12.05.2026

CWP und Heidelberg Materials arbeiten an einem Windprojekt in Bulgarien im Wert von 300 Millionen Euro.

CWP und Heidelberg Materials arbeiten an einem Windprojekt in Bulgarien im Wert von 300 Millionen Euro.
Der Entwickler erneuerbarer Energien CWP Europe hat eine vorläufige Partnerschaftsvereinbarung mit dem bulgarischen Zementproduzenten Heidelberg Materials Devnya, Teil der deutschen Gruppe Heidelberg Materials AG, unterzeichnet, um das größte Windkraftwerk Bulgariens zu entwickeln.

Das Windprojekt von CWP wird eine Investition von über 300 Millionen Euro (353 Millionen US-Dollar) darstellen, teilte das Unternehmen heute mit, ohne die geplante Kapazität zu spezifizieren.

Im Rahmen der Vereinbarung mit Heidelberg Materials Devnya werden die Fundamentstrukturen für den Windpark mit EvoZero gebaut, das als der weltweit erste carbonneutrale Zement beschrieben wird. Das EvoZero-Produkt basiert auf der Kohlenstoffabscheidung und -speicherung (CCS) im Brevik-Werk von Heidelberg Materials in Norwegen. Der Zementhersteller kündigte im Oktober 2025 an, dass er begonnen habe, EvoZero an Kunden in ganz Europa zu liefern.

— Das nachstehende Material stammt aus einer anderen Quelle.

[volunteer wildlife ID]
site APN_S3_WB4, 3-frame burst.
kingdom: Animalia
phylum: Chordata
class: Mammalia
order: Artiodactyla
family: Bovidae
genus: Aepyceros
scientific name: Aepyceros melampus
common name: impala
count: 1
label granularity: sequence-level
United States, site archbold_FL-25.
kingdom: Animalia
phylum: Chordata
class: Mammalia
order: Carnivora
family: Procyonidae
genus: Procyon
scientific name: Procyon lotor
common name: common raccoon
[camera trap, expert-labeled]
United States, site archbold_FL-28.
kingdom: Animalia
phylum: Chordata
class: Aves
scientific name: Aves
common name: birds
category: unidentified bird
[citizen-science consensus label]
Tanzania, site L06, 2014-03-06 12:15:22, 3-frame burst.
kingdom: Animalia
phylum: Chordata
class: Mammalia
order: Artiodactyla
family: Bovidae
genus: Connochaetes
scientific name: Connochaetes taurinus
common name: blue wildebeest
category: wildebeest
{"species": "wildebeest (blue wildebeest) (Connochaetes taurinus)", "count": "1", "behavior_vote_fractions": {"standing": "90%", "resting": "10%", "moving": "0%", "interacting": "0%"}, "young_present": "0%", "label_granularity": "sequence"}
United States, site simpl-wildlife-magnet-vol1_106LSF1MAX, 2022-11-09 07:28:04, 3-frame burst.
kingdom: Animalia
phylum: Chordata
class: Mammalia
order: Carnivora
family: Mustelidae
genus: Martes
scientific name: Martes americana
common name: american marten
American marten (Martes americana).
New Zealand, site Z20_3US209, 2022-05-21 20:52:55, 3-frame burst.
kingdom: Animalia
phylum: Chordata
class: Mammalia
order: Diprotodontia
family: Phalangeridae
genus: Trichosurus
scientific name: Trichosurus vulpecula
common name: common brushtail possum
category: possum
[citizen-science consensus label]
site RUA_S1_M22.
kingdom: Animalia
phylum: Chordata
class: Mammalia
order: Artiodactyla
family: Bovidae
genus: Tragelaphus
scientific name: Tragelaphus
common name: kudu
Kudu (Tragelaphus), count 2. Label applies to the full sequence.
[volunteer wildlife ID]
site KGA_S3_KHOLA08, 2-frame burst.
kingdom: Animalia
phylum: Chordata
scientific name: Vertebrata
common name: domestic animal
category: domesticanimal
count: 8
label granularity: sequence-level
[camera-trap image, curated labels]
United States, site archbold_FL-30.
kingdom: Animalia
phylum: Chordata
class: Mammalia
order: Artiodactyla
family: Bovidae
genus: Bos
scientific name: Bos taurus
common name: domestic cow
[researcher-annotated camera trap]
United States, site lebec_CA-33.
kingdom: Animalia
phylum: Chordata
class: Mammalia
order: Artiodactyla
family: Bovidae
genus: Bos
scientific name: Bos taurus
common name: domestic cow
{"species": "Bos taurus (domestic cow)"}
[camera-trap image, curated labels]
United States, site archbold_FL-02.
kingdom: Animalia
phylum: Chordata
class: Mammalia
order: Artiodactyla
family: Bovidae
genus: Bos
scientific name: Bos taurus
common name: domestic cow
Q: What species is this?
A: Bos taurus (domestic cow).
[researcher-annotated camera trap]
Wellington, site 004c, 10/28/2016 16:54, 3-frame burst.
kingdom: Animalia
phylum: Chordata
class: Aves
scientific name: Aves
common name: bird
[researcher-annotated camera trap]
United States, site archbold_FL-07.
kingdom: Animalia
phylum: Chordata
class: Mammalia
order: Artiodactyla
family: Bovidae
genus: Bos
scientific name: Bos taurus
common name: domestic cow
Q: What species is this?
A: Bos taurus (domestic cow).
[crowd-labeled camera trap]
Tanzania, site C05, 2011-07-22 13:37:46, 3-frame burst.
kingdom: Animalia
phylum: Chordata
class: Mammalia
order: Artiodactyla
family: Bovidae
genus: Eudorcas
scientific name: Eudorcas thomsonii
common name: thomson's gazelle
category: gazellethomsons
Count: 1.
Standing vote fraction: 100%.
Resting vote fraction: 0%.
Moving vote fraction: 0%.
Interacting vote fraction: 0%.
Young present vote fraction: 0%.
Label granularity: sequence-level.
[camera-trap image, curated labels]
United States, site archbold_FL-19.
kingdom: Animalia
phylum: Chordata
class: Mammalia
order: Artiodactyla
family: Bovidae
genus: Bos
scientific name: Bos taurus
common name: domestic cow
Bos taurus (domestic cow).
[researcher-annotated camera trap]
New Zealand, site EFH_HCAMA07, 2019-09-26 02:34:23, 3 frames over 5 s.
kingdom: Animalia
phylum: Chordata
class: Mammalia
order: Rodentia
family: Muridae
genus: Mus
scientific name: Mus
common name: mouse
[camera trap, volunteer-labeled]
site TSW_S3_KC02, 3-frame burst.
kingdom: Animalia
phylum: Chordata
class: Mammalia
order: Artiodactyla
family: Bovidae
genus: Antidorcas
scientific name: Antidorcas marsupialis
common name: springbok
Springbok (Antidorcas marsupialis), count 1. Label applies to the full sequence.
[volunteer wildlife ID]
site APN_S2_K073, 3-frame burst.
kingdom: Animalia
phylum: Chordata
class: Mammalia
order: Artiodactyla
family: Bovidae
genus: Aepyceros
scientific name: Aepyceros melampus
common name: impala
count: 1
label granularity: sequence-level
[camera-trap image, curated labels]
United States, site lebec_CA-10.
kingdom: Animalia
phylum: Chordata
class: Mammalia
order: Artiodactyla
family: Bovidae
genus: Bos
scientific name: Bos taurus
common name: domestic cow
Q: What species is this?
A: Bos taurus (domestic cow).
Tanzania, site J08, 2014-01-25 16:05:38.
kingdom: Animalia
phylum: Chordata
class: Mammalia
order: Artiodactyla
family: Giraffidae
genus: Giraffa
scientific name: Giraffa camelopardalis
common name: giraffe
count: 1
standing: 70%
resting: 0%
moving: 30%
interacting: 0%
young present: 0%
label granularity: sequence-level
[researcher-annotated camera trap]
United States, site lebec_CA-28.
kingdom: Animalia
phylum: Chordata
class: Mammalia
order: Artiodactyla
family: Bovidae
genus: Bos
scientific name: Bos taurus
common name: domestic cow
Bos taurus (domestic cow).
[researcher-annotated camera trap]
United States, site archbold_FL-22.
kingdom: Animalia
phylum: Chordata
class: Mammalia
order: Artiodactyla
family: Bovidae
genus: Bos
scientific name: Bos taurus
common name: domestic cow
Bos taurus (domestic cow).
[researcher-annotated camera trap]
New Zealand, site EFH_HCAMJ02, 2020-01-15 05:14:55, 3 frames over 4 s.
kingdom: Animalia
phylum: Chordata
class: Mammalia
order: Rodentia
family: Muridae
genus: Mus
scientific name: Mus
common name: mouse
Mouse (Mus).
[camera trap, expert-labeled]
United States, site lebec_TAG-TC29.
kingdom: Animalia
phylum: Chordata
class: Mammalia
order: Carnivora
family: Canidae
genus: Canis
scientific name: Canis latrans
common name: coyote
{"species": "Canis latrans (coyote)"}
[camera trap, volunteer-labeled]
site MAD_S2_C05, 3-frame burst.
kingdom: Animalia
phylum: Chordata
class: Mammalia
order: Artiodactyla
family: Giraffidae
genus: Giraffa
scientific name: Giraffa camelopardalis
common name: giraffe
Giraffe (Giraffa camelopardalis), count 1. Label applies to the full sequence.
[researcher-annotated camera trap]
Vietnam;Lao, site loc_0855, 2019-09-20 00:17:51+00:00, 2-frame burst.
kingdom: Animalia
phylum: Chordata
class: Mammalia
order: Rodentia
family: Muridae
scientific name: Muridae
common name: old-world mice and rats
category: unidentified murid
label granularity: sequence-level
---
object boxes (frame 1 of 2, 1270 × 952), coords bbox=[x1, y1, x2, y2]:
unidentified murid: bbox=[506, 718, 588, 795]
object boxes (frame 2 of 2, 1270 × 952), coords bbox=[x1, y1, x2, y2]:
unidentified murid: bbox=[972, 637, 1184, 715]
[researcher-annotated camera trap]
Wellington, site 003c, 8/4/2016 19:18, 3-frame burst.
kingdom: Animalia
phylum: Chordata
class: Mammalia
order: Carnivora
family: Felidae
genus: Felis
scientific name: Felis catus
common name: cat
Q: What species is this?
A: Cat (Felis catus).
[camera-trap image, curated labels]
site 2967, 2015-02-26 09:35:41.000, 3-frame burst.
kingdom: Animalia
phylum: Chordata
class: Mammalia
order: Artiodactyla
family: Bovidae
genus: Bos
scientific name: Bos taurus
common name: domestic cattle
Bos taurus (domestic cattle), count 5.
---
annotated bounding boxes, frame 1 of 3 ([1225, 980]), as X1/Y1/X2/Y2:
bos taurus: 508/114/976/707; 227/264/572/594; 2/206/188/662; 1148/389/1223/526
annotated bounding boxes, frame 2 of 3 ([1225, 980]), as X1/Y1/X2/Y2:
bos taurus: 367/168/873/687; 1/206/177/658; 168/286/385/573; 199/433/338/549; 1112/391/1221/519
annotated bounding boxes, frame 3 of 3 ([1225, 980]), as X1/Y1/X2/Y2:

Sobald der Windpark in Betrieb ist, wird ein Teil seiner Produktion an das Zementwerk in Devnya geliefert.

Die Unternehmen gaben an, dass die Partnerschaft ein Modell der Kreislaufwirtschaft schafft, bei dem der carbonneutrale Zement von Heidelberg Materials beim Bau von CWP's Windfarm verwendet wird, die Windfarm erneuerbare Elektrizität für das Zementwerk erzeugt, das wiederum Materialien mit einer geringeren CO2-Bilanz produziert.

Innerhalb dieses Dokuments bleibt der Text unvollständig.